Mahallenin adı, 1187’de şehri Haçlılardan alan Selahaddin Eyyubi’nin, burada yaşadığı sanılan kişisel doktoruna atıf.
1956’da 28 Filistinli aile mahalleye yerleşti. Bu aileler, Filistinliler tarafından Nakba/Felaket olarak anılan 1948 savaşı sırasında Siyonist milisler tarafından daha sonra “İsrail” haline gelecek Arap kasaba ve şehirlerinden zorla çıkartılan 750 bin kişilik daha geniş bir nüfusun parçasıydılar.
Doğu Kudüs, Batı Şeria’yı yöneten Ürdün Haşimi Krallığı tarafından yönetiliyordu.
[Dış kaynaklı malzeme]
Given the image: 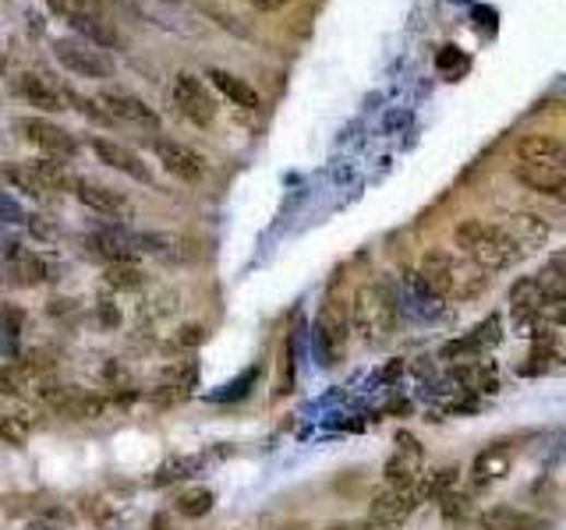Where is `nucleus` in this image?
<instances>
[{
    "instance_id": "nucleus-31",
    "label": "nucleus",
    "mask_w": 566,
    "mask_h": 530,
    "mask_svg": "<svg viewBox=\"0 0 566 530\" xmlns=\"http://www.w3.org/2000/svg\"><path fill=\"white\" fill-rule=\"evenodd\" d=\"M202 340H205L202 326H181V329H177V337H174V343L181 346V351H188V346H199Z\"/></svg>"
},
{
    "instance_id": "nucleus-14",
    "label": "nucleus",
    "mask_w": 566,
    "mask_h": 530,
    "mask_svg": "<svg viewBox=\"0 0 566 530\" xmlns=\"http://www.w3.org/2000/svg\"><path fill=\"white\" fill-rule=\"evenodd\" d=\"M153 153L163 163V170L174 174L177 180H188V185H196V180L205 177V160L191 145H185V142L153 139Z\"/></svg>"
},
{
    "instance_id": "nucleus-39",
    "label": "nucleus",
    "mask_w": 566,
    "mask_h": 530,
    "mask_svg": "<svg viewBox=\"0 0 566 530\" xmlns=\"http://www.w3.org/2000/svg\"><path fill=\"white\" fill-rule=\"evenodd\" d=\"M25 530H61V527H54V523H28Z\"/></svg>"
},
{
    "instance_id": "nucleus-12",
    "label": "nucleus",
    "mask_w": 566,
    "mask_h": 530,
    "mask_svg": "<svg viewBox=\"0 0 566 530\" xmlns=\"http://www.w3.org/2000/svg\"><path fill=\"white\" fill-rule=\"evenodd\" d=\"M85 248L103 259L107 266H117V262H139V245H135V234L128 231L121 223H107L99 226L85 237Z\"/></svg>"
},
{
    "instance_id": "nucleus-2",
    "label": "nucleus",
    "mask_w": 566,
    "mask_h": 530,
    "mask_svg": "<svg viewBox=\"0 0 566 530\" xmlns=\"http://www.w3.org/2000/svg\"><path fill=\"white\" fill-rule=\"evenodd\" d=\"M453 240H457V251L464 255L468 262L479 266L482 272H506L524 259L520 245L506 234V226H499V223L464 220L453 231Z\"/></svg>"
},
{
    "instance_id": "nucleus-8",
    "label": "nucleus",
    "mask_w": 566,
    "mask_h": 530,
    "mask_svg": "<svg viewBox=\"0 0 566 530\" xmlns=\"http://www.w3.org/2000/svg\"><path fill=\"white\" fill-rule=\"evenodd\" d=\"M19 131L25 134L28 145L39 149L43 156H54V160L79 156V142H74V134L64 131L61 125H54V120H47V117H22Z\"/></svg>"
},
{
    "instance_id": "nucleus-1",
    "label": "nucleus",
    "mask_w": 566,
    "mask_h": 530,
    "mask_svg": "<svg viewBox=\"0 0 566 530\" xmlns=\"http://www.w3.org/2000/svg\"><path fill=\"white\" fill-rule=\"evenodd\" d=\"M418 291L432 301L446 305H468L488 291V272H482L474 262H468L460 251H428L422 259V269L414 272Z\"/></svg>"
},
{
    "instance_id": "nucleus-21",
    "label": "nucleus",
    "mask_w": 566,
    "mask_h": 530,
    "mask_svg": "<svg viewBox=\"0 0 566 530\" xmlns=\"http://www.w3.org/2000/svg\"><path fill=\"white\" fill-rule=\"evenodd\" d=\"M68 22H71L74 33H79V39L93 43V47L107 50V54L121 50V36L114 33V25L103 19L99 11H74V14H68Z\"/></svg>"
},
{
    "instance_id": "nucleus-16",
    "label": "nucleus",
    "mask_w": 566,
    "mask_h": 530,
    "mask_svg": "<svg viewBox=\"0 0 566 530\" xmlns=\"http://www.w3.org/2000/svg\"><path fill=\"white\" fill-rule=\"evenodd\" d=\"M19 96L28 106H39L43 114H61L71 110V99H68V89H61L57 82H50L47 74H22L19 79Z\"/></svg>"
},
{
    "instance_id": "nucleus-6",
    "label": "nucleus",
    "mask_w": 566,
    "mask_h": 530,
    "mask_svg": "<svg viewBox=\"0 0 566 530\" xmlns=\"http://www.w3.org/2000/svg\"><path fill=\"white\" fill-rule=\"evenodd\" d=\"M71 191L85 209H93L96 216H103V220H114V223L135 220V202H131L125 191H117L110 185H99V180H93V177H74Z\"/></svg>"
},
{
    "instance_id": "nucleus-4",
    "label": "nucleus",
    "mask_w": 566,
    "mask_h": 530,
    "mask_svg": "<svg viewBox=\"0 0 566 530\" xmlns=\"http://www.w3.org/2000/svg\"><path fill=\"white\" fill-rule=\"evenodd\" d=\"M54 57L57 64H61L64 71L79 74V79H114V57L107 50L93 47V43H85L79 36H61L54 43Z\"/></svg>"
},
{
    "instance_id": "nucleus-25",
    "label": "nucleus",
    "mask_w": 566,
    "mask_h": 530,
    "mask_svg": "<svg viewBox=\"0 0 566 530\" xmlns=\"http://www.w3.org/2000/svg\"><path fill=\"white\" fill-rule=\"evenodd\" d=\"M25 166H28V174H33L47 191H71V185H74V174L64 166V160L36 156V160H28Z\"/></svg>"
},
{
    "instance_id": "nucleus-35",
    "label": "nucleus",
    "mask_w": 566,
    "mask_h": 530,
    "mask_svg": "<svg viewBox=\"0 0 566 530\" xmlns=\"http://www.w3.org/2000/svg\"><path fill=\"white\" fill-rule=\"evenodd\" d=\"M47 8H50L54 14H61V19H68V14L82 11V0H47Z\"/></svg>"
},
{
    "instance_id": "nucleus-22",
    "label": "nucleus",
    "mask_w": 566,
    "mask_h": 530,
    "mask_svg": "<svg viewBox=\"0 0 566 530\" xmlns=\"http://www.w3.org/2000/svg\"><path fill=\"white\" fill-rule=\"evenodd\" d=\"M205 79H210V85L216 89L223 99H231L234 106H241V110H248V114L262 110V96L245 79H237V74L223 71V68H210V71H205Z\"/></svg>"
},
{
    "instance_id": "nucleus-20",
    "label": "nucleus",
    "mask_w": 566,
    "mask_h": 530,
    "mask_svg": "<svg viewBox=\"0 0 566 530\" xmlns=\"http://www.w3.org/2000/svg\"><path fill=\"white\" fill-rule=\"evenodd\" d=\"M514 177L524 185L528 191L542 195V199H553L559 205H566V174L553 170V166H531V163H517Z\"/></svg>"
},
{
    "instance_id": "nucleus-11",
    "label": "nucleus",
    "mask_w": 566,
    "mask_h": 530,
    "mask_svg": "<svg viewBox=\"0 0 566 530\" xmlns=\"http://www.w3.org/2000/svg\"><path fill=\"white\" fill-rule=\"evenodd\" d=\"M514 463H517V446L514 443H493V446H485L479 457H474V463H471V484L479 492L496 488V484H503L506 478H510Z\"/></svg>"
},
{
    "instance_id": "nucleus-23",
    "label": "nucleus",
    "mask_w": 566,
    "mask_h": 530,
    "mask_svg": "<svg viewBox=\"0 0 566 530\" xmlns=\"http://www.w3.org/2000/svg\"><path fill=\"white\" fill-rule=\"evenodd\" d=\"M506 234H510L520 251H531V248H542L549 240V223L534 212H517V216L506 220Z\"/></svg>"
},
{
    "instance_id": "nucleus-27",
    "label": "nucleus",
    "mask_w": 566,
    "mask_h": 530,
    "mask_svg": "<svg viewBox=\"0 0 566 530\" xmlns=\"http://www.w3.org/2000/svg\"><path fill=\"white\" fill-rule=\"evenodd\" d=\"M103 283L110 291H139V286H145V272L139 262H117L103 269Z\"/></svg>"
},
{
    "instance_id": "nucleus-19",
    "label": "nucleus",
    "mask_w": 566,
    "mask_h": 530,
    "mask_svg": "<svg viewBox=\"0 0 566 530\" xmlns=\"http://www.w3.org/2000/svg\"><path fill=\"white\" fill-rule=\"evenodd\" d=\"M400 443L404 446H400L390 457V463H386V484H390V488H414L422 474V449L411 435H400Z\"/></svg>"
},
{
    "instance_id": "nucleus-40",
    "label": "nucleus",
    "mask_w": 566,
    "mask_h": 530,
    "mask_svg": "<svg viewBox=\"0 0 566 530\" xmlns=\"http://www.w3.org/2000/svg\"><path fill=\"white\" fill-rule=\"evenodd\" d=\"M333 530H351V527H333Z\"/></svg>"
},
{
    "instance_id": "nucleus-5",
    "label": "nucleus",
    "mask_w": 566,
    "mask_h": 530,
    "mask_svg": "<svg viewBox=\"0 0 566 530\" xmlns=\"http://www.w3.org/2000/svg\"><path fill=\"white\" fill-rule=\"evenodd\" d=\"M351 343V308H344L340 301H326L319 318H316V351L322 357V365H340L347 357Z\"/></svg>"
},
{
    "instance_id": "nucleus-36",
    "label": "nucleus",
    "mask_w": 566,
    "mask_h": 530,
    "mask_svg": "<svg viewBox=\"0 0 566 530\" xmlns=\"http://www.w3.org/2000/svg\"><path fill=\"white\" fill-rule=\"evenodd\" d=\"M245 4L259 8V11H280L283 4H287V0H245Z\"/></svg>"
},
{
    "instance_id": "nucleus-15",
    "label": "nucleus",
    "mask_w": 566,
    "mask_h": 530,
    "mask_svg": "<svg viewBox=\"0 0 566 530\" xmlns=\"http://www.w3.org/2000/svg\"><path fill=\"white\" fill-rule=\"evenodd\" d=\"M414 506H418V492L414 488H386V492H379L376 498H372L368 517L376 527L393 530L411 517Z\"/></svg>"
},
{
    "instance_id": "nucleus-13",
    "label": "nucleus",
    "mask_w": 566,
    "mask_h": 530,
    "mask_svg": "<svg viewBox=\"0 0 566 530\" xmlns=\"http://www.w3.org/2000/svg\"><path fill=\"white\" fill-rule=\"evenodd\" d=\"M89 149H93V156L103 163V166H110V170L117 174H125L131 180H139V185H153V170H149V163H142L135 153H131L128 145L121 142H114V139H103V134H93L89 139Z\"/></svg>"
},
{
    "instance_id": "nucleus-3",
    "label": "nucleus",
    "mask_w": 566,
    "mask_h": 530,
    "mask_svg": "<svg viewBox=\"0 0 566 530\" xmlns=\"http://www.w3.org/2000/svg\"><path fill=\"white\" fill-rule=\"evenodd\" d=\"M400 322L397 294L382 280H368L354 291L351 301V332H357V340L365 346H382L393 340Z\"/></svg>"
},
{
    "instance_id": "nucleus-28",
    "label": "nucleus",
    "mask_w": 566,
    "mask_h": 530,
    "mask_svg": "<svg viewBox=\"0 0 566 530\" xmlns=\"http://www.w3.org/2000/svg\"><path fill=\"white\" fill-rule=\"evenodd\" d=\"M213 503H216V495L210 488H188V492H181V495L174 498L177 513L188 517V520H202L205 513L213 509Z\"/></svg>"
},
{
    "instance_id": "nucleus-32",
    "label": "nucleus",
    "mask_w": 566,
    "mask_h": 530,
    "mask_svg": "<svg viewBox=\"0 0 566 530\" xmlns=\"http://www.w3.org/2000/svg\"><path fill=\"white\" fill-rule=\"evenodd\" d=\"M0 220H4V223H25V212H22V205L14 202V199L0 195Z\"/></svg>"
},
{
    "instance_id": "nucleus-17",
    "label": "nucleus",
    "mask_w": 566,
    "mask_h": 530,
    "mask_svg": "<svg viewBox=\"0 0 566 530\" xmlns=\"http://www.w3.org/2000/svg\"><path fill=\"white\" fill-rule=\"evenodd\" d=\"M4 269H8V276L14 283H22V286H39V283H47V280H57L54 266L47 259H39L36 251L22 248V245H8L4 248Z\"/></svg>"
},
{
    "instance_id": "nucleus-24",
    "label": "nucleus",
    "mask_w": 566,
    "mask_h": 530,
    "mask_svg": "<svg viewBox=\"0 0 566 530\" xmlns=\"http://www.w3.org/2000/svg\"><path fill=\"white\" fill-rule=\"evenodd\" d=\"M482 530H542V520H534L531 513L517 506H493L479 517Z\"/></svg>"
},
{
    "instance_id": "nucleus-18",
    "label": "nucleus",
    "mask_w": 566,
    "mask_h": 530,
    "mask_svg": "<svg viewBox=\"0 0 566 530\" xmlns=\"http://www.w3.org/2000/svg\"><path fill=\"white\" fill-rule=\"evenodd\" d=\"M517 156L520 163L553 166V170L566 174V139H556V134H524L517 142Z\"/></svg>"
},
{
    "instance_id": "nucleus-37",
    "label": "nucleus",
    "mask_w": 566,
    "mask_h": 530,
    "mask_svg": "<svg viewBox=\"0 0 566 530\" xmlns=\"http://www.w3.org/2000/svg\"><path fill=\"white\" fill-rule=\"evenodd\" d=\"M8 392H14L11 372H8V368H0V397H8Z\"/></svg>"
},
{
    "instance_id": "nucleus-10",
    "label": "nucleus",
    "mask_w": 566,
    "mask_h": 530,
    "mask_svg": "<svg viewBox=\"0 0 566 530\" xmlns=\"http://www.w3.org/2000/svg\"><path fill=\"white\" fill-rule=\"evenodd\" d=\"M99 110L107 114L110 120H117V125H131L139 131H160V114L149 106L142 96H131V93H99L96 96Z\"/></svg>"
},
{
    "instance_id": "nucleus-30",
    "label": "nucleus",
    "mask_w": 566,
    "mask_h": 530,
    "mask_svg": "<svg viewBox=\"0 0 566 530\" xmlns=\"http://www.w3.org/2000/svg\"><path fill=\"white\" fill-rule=\"evenodd\" d=\"M25 226L36 240H43V245H57V240H61V226H57L50 216H25Z\"/></svg>"
},
{
    "instance_id": "nucleus-7",
    "label": "nucleus",
    "mask_w": 566,
    "mask_h": 530,
    "mask_svg": "<svg viewBox=\"0 0 566 530\" xmlns=\"http://www.w3.org/2000/svg\"><path fill=\"white\" fill-rule=\"evenodd\" d=\"M39 392L57 414L74 417V421H96V417H103V411H107V400H103L99 392H89V389H79V386L47 382Z\"/></svg>"
},
{
    "instance_id": "nucleus-34",
    "label": "nucleus",
    "mask_w": 566,
    "mask_h": 530,
    "mask_svg": "<svg viewBox=\"0 0 566 530\" xmlns=\"http://www.w3.org/2000/svg\"><path fill=\"white\" fill-rule=\"evenodd\" d=\"M177 471H188V460H174V463H167V467H160L156 484H170V481H177V478H181Z\"/></svg>"
},
{
    "instance_id": "nucleus-38",
    "label": "nucleus",
    "mask_w": 566,
    "mask_h": 530,
    "mask_svg": "<svg viewBox=\"0 0 566 530\" xmlns=\"http://www.w3.org/2000/svg\"><path fill=\"white\" fill-rule=\"evenodd\" d=\"M153 530H174L167 517H153Z\"/></svg>"
},
{
    "instance_id": "nucleus-29",
    "label": "nucleus",
    "mask_w": 566,
    "mask_h": 530,
    "mask_svg": "<svg viewBox=\"0 0 566 530\" xmlns=\"http://www.w3.org/2000/svg\"><path fill=\"white\" fill-rule=\"evenodd\" d=\"M4 177H8L11 188L25 191L28 199H43V195H47V188H43L39 180H36L33 174H28V166H4Z\"/></svg>"
},
{
    "instance_id": "nucleus-9",
    "label": "nucleus",
    "mask_w": 566,
    "mask_h": 530,
    "mask_svg": "<svg viewBox=\"0 0 566 530\" xmlns=\"http://www.w3.org/2000/svg\"><path fill=\"white\" fill-rule=\"evenodd\" d=\"M174 106H177V114L191 120L196 128H210L216 120V99L205 93V85L188 71H181L174 79Z\"/></svg>"
},
{
    "instance_id": "nucleus-33",
    "label": "nucleus",
    "mask_w": 566,
    "mask_h": 530,
    "mask_svg": "<svg viewBox=\"0 0 566 530\" xmlns=\"http://www.w3.org/2000/svg\"><path fill=\"white\" fill-rule=\"evenodd\" d=\"M96 315H99V322L107 326V329H117V326H121V311L114 308V301H99V305H96Z\"/></svg>"
},
{
    "instance_id": "nucleus-26",
    "label": "nucleus",
    "mask_w": 566,
    "mask_h": 530,
    "mask_svg": "<svg viewBox=\"0 0 566 530\" xmlns=\"http://www.w3.org/2000/svg\"><path fill=\"white\" fill-rule=\"evenodd\" d=\"M36 432V414L28 411H11V414H0V438L8 446H25L28 438Z\"/></svg>"
}]
</instances>
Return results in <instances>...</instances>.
Ürdün, 1956’da BM Filistinli Mülteciler Ajansı UNRWA’nın onayıyla 28 Filistinli aile için buraya evler inşa etmişti.
1960’larda aileler Ürdün hükümetiyle, kendilerini arsa ve evlerin sahibi yapacak bir anlaşma yaptılar ve 3 yıl sonra kendi adlarına imzalanan resmi tapuları aldılar. Karşılığında mülteci statülerinden vazgeçeceklerdi.
Ancak, İsrail’in 1967 savaşında Batı Şeria ve Doğu Kudüs’ü ele geçirip yasa dışı bir şekilde işgal etmesi ve Ürdün’ün bölgelerin kontrolünü kaybetmesiyle anlaşma yarım kaldı.
Şu anda Şeyh Cerrah’da yaşayan 38 Filistinli aile var, 4’ü yakın zamanda tahliye edilirken, üçünün 1 Ağustos’ta çıkarılması bekleniyor.
Geri kalanların davaları farklı aşamalarda bulunuyor, İsrail mahkemelerinde güçlü İsrailli yerleşimci gruplarla baş başa gidiyor.
1967’DEN BU YANA…
İsrail’in 1967 savaşında Doğu Kudüs’ü işgalinden bu yana, İsrailli yerleşimci örgütler Şeyh Cerrah’daki arazinin mülkiyetini talep ediyorlar ve Filistinlileri mahalleden tahliye etmek için, başarıya ulaşan çok sayıda dava açtılar.
İki yerleşimci grup, 1917’de sona eren Osmanlı yönetimi sırasında 1885’te Sefarad Yahudilerinin araziye sahip olduğunu söyleyerek dava açmıştı.
İsrail, burada “Kutsal Havza” adını verdiği bir strateji izliyor. Havza, Kudüs’ün Eski Şehri çevresinde bulunuyor ve İncil’de adı geçen yerler ve figürler temalı bir dizi yerleşim birimi ve parktan oluşuyor. Plan, bölgedeki Filistin evlerinin kaldırılmasını gerektiriyor.
Kasım ayında bir İsrail mahkemesi, İsrailli yerleşimci grup “Ateret Cohanim” lehine Aksa camisinin güneyindeki Batan al-Hawa bölgesinden 87 Filistinlinin tahliyesini onayladı.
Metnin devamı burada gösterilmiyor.